Charlie, experience as a provider, manager, student of innovation, change facilitator for hundreds of physicians, author of a comprehensive book on system redesign, consultant to numerous national improvement initiatives, survivor of care for a life-threatening illness, and a comedy improv class has taught me that this exquisitely, complex overbuilt system desperately needs radical simplicity.
I think the reason costs are out of control are three fold:
-a totally outmoded, grossly inefficient delivery system designed 100+ years ago to rely on physician memory, compliant patients, office visits and hospital care
-we can’t decide as a society whether healthcare is a right or privilege and who should pay, so the system has devolved to the chaos of diverse self interests. Payers and providers long ago spun into their own internally-focused, costly orbits of turf guarding and quarterly profits
-a dysfunctional market where the patient isn’t viewed as a paying customer, resulting in perverse financial incentives and rushed interactions vs. healing relationships.

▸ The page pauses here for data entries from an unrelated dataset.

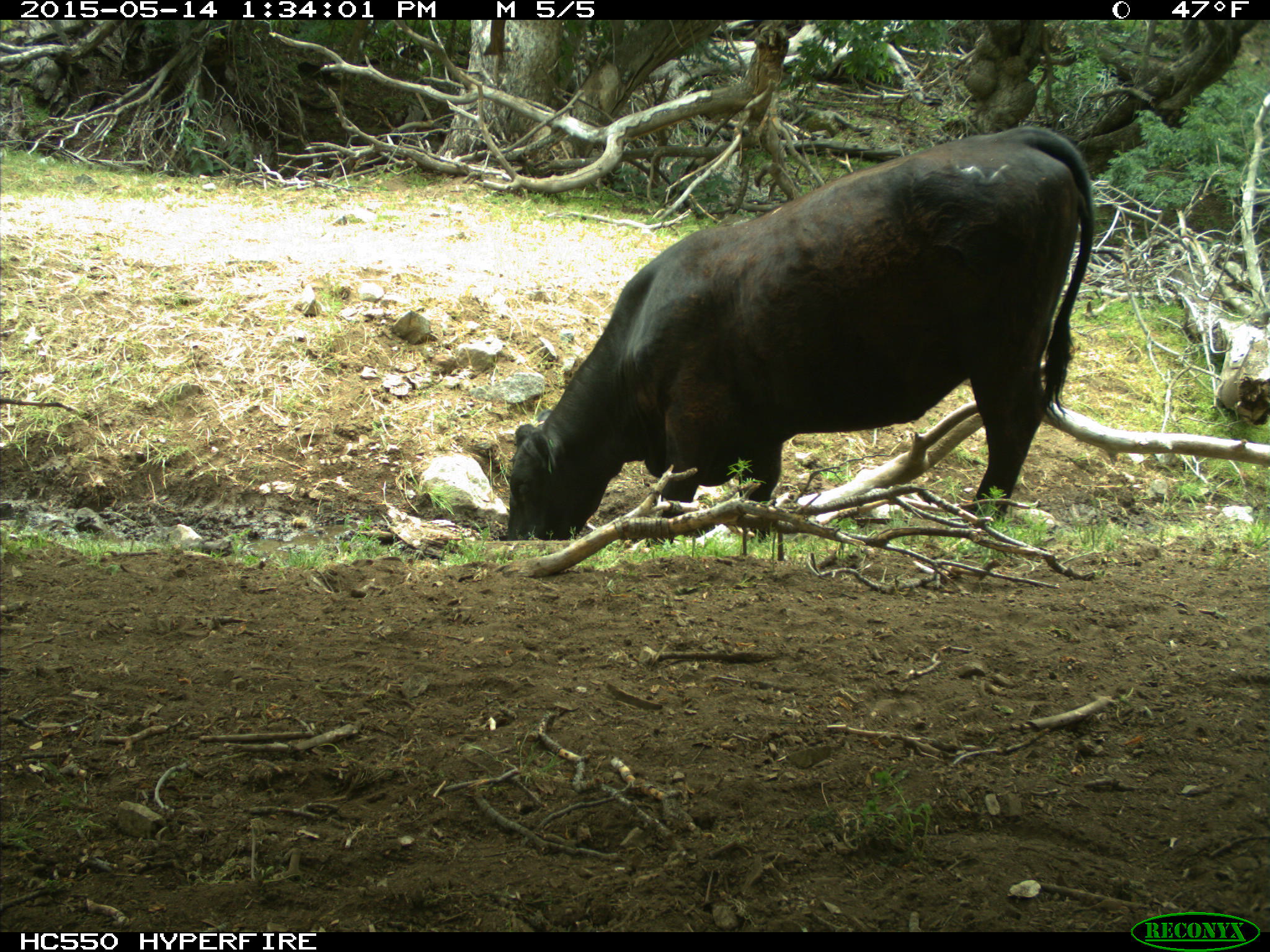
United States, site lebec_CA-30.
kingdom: Animalia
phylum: Chordata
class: Mammalia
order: Artiodactyla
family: Bovidae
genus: Bos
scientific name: Bos taurus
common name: domestic cow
Bos taurus (domestic cow).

Why not draw a line in the sand that asks for commitments from payers, providers, and employers to establish common ground and results that are SIMPLE, complete, and easy to understand. A common purpose that re-focuses us on why we’re here in the first place. An example of such common ground might be: Care that heals, enables and delights at the lowest possible cost. Every time.
I can attest from vast experience that of the hundreds of thousands of healthcare encounters that happen every day, those that heal (not just medicate), enable and delight at the lowest possible cost are rare indeed. A commitment to common ground among payers, providers and employers that patients also understand, could begin to establish a common national purpose and mobilize far more innovation.
Folks - great comments/insights from all of you. But getting off the dime and on the road to something that’s truly different is a long, hard slog. There’s so much inertia in this sector, and nowhere near enough outside pressure being brought to bear on the various players to get out of their comfort zones. For the time being, I think the best we can hope for is incremental reform over a long period of time - because many participants, including consumers, employers, and public officials, aren’t sure about what kind or how much change they want.
Let’s face it, providersw and plans will respond to others on this one. For example, Barry points out that plans stepped back from aggressively managing care and limiting their provider networks. We didn’t do that because we thought it was a good idea. We did it because employers, government and consumers - our customers and our overseers - told us to. Until they can stomach something other than very modest changes, we will be somewhat limited in our ability - at least on the plan side - to deliver significant reforms. Sigh.